14. The method of claim 13, wherein the measured dynamic of the crank shaft is at least one of a rotational speed and angular position of the crank shaft.

15. The method of claim 12, wherein the step of determining the on-engine measurement of the engine comprises measuring an engine knock for each of the at least one other cylinder, and wherein the step of determining a relative in-cylinder pressure comprises determining, by an engine knock model using of the measured engine knock, the relative in-cylinder pressure.

16. The method of claim method 12 further comprising:

detecting, by a second in-cylinder pressure sensor, a second absolute in-cylinder pressure in a second cylinder of the engine;

determining, using the determined on-engine measurement, a second relative in- cylinder pressure between the second cylinder and the first cylinder;

adjusting, using the determined second relative in-cylinder pressure, the second detected absolute in-cylinder pressure of the second cylinder to estimate an absolute in-cylinder pressure for the first cylinder; and

comparing the estimated absolute in-cylinder pressure for the first cylinder with the detected absolute in-cylinder pressure in the first cylinder.

17. A system comprising :

an in-cylinder pressure sensor positioned in a first cylinder of an engine, the in-cylinder pressure sensor structured to measure an absolute in-cylinder pressure of the first cylinder;

at least one sensor structured to provide at least one on-engine measurement; a model adapted to use the at least one on-engine measurement to output a relative in- cylinder pressure between the first cylinder and at least one other cylinder of the engine;

a module adapted to output an estimated absolute in-cylinder pressure for the at least one other cylinder using the absolute in-cylinder pressure of the first cylinder and the relative in- cylinder pressure.

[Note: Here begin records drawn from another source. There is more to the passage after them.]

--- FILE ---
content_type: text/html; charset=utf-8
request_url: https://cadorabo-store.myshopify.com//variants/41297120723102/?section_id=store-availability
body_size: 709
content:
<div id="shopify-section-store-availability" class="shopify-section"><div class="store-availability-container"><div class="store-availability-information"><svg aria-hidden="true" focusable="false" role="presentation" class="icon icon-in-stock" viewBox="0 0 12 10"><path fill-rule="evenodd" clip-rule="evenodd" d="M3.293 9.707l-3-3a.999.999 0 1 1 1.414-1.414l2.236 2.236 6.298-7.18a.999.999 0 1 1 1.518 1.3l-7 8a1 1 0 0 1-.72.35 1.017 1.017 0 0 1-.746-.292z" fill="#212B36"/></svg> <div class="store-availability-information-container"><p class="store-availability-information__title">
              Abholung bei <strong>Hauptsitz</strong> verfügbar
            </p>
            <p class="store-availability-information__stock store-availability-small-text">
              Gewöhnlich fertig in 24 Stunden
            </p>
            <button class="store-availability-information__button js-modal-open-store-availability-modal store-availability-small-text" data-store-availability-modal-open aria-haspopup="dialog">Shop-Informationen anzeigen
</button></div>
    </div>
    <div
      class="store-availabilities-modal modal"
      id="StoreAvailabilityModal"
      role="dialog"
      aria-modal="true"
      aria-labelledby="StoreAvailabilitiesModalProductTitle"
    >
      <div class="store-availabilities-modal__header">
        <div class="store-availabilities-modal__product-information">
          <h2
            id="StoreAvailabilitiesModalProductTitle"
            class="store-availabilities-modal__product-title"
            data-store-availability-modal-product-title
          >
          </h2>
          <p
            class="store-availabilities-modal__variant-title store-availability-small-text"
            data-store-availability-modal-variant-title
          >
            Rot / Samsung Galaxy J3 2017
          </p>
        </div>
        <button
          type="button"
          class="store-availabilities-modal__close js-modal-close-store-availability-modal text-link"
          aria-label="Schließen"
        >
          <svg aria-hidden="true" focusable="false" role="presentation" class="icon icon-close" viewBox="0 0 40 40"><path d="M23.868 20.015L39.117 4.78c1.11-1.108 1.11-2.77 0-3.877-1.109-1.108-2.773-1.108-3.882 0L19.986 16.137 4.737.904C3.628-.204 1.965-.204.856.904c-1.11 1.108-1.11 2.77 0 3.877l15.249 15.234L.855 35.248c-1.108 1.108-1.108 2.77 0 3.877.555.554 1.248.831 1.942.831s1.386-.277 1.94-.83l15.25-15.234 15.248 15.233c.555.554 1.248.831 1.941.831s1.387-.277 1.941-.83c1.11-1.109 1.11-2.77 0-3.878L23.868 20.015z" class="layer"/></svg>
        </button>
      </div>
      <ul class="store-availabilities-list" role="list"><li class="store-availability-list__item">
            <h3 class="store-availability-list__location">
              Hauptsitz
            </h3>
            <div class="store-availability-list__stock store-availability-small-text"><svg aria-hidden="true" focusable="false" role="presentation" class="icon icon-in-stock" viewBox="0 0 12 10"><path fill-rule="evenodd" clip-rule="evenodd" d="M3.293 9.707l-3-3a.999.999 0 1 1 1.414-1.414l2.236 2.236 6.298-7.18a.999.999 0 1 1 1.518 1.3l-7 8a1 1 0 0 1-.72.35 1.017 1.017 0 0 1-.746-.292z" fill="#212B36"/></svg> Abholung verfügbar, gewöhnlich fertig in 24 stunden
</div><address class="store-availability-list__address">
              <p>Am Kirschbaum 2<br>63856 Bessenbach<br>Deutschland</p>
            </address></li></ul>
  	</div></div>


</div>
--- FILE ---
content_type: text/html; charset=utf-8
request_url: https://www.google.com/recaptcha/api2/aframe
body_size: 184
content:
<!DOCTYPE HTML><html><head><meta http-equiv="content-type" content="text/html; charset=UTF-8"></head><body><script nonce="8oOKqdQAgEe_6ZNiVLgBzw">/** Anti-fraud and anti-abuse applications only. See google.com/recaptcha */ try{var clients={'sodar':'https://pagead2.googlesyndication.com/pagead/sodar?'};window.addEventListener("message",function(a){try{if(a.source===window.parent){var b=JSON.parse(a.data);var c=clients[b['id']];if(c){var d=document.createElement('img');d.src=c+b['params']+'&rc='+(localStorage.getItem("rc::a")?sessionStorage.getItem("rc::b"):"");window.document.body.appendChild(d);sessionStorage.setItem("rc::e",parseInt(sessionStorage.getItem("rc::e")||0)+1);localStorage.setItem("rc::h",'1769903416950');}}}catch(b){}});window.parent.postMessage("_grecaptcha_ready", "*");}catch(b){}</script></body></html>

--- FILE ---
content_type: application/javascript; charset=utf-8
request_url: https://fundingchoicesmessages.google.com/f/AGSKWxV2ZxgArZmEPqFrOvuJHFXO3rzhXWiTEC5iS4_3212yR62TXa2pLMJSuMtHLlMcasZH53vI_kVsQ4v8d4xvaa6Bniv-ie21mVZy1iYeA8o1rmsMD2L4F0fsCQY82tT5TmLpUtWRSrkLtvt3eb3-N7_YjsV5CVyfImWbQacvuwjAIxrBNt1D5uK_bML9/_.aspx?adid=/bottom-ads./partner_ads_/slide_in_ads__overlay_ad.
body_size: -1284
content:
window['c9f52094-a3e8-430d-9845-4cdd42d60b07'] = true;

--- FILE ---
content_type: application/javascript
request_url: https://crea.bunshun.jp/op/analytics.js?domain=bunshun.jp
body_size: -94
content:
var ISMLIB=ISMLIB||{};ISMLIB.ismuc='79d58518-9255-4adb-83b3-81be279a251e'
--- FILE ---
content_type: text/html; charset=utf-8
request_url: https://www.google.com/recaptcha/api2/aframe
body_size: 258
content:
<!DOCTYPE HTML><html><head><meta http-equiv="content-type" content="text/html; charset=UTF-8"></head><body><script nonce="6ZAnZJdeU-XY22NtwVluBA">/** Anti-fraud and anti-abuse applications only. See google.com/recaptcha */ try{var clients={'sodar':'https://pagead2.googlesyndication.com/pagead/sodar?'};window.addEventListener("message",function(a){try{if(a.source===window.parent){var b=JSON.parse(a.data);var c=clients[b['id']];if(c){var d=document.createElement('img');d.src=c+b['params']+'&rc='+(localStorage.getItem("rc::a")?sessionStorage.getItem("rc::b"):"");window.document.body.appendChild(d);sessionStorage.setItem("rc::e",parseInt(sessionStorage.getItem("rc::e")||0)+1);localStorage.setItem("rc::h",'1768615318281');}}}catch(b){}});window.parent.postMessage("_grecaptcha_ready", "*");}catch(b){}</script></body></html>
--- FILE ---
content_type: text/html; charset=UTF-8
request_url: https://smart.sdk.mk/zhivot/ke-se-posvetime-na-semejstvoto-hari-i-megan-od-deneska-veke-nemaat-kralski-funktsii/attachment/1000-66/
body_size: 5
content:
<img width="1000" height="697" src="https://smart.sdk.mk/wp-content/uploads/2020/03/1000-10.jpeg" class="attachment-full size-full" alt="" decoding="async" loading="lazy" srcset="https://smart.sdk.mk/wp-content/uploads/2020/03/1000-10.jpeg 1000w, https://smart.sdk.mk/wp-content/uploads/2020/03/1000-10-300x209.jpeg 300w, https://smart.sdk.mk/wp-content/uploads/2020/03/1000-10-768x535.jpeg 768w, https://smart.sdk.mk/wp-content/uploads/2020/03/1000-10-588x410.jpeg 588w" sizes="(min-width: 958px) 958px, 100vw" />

18. The system of claim 17, wherein the at least one other cylinder does not include an in- cylinder pressure sensor.

19. The system of claim 18, wherein the at least one sensor is a crank shaft sensor, and wherein the at least one on-engine measurement is at least one of an angular position and a rotational speed of a crank shaft of the engine.

20. The system of claim 19, wherein the at least one sensor comprises one or more engine knock sensors, and wherein the at least one on-engine measurement is an engine knock sensed by the one or more engine knock sensors.